In our previous study, the pre-chlorite treatment of jute fiber before degumming has been reported to lighten the burden of degumming and enhance delignification20. In this paper, we report the chemical degumming of the pre-chlorite treated jute fiber. Both the gum decomposition and the spinnabilities viz. fineness, breaking strength and breaking extension were tested to optimize the conditions for degumming.
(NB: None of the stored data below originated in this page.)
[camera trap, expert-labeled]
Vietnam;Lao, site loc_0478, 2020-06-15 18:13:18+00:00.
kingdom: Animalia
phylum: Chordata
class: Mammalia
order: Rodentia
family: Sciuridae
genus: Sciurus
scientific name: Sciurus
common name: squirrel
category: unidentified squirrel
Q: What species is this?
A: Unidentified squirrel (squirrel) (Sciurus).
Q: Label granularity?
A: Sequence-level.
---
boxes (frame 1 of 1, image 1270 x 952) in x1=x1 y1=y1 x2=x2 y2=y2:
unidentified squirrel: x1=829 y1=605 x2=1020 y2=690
Changes in the constituent content of the treated jute fiber were also analyzed.

Materials and Method:
Materials
Jute:
Lightly combed and dewaxed raw jute fiber.

Chemicals:
Sodium chlorite and sodium silicate, Acetic acid, sodium acetate, sodium hydroxide and sulphuric acid , Penetrating agent TF-107B and degumming agent TF-125A .

Methods
Pre-chlorite treatment
The samples were treated in a bath with sodium chlorite 1.5g/L, pH 3, liquor ratio 1:10, and kept at 30℃ for 30 min. and then thoroughly washed.

Scouring
The pre-chlorite treated jute fiber was treated with sodium hydroxide 5-30g/L, sodium silicate 1.0-5.0g/L, TF-107B 0.5-6.0g/L, TF-125A 1.0-8.0g/L, and kept at 60-100℃ for 60-240 min. with fiber to liquor ratio 1:10-1:40. At the end of the desired treatment, the fibers were neutralized with sulphuric acid, and then thoroughly washed with distilled water.

Testing
Breaking strength and breaking extension were tested using a XQ-1 fiber breaking strength machine in a constant 20℃ temperature and 65% relative humidity room (in accordance with ASTM Method D-5035). The fineness was tested according to GB/T12411.3. The constituent contents were tested according to GB/5889–86.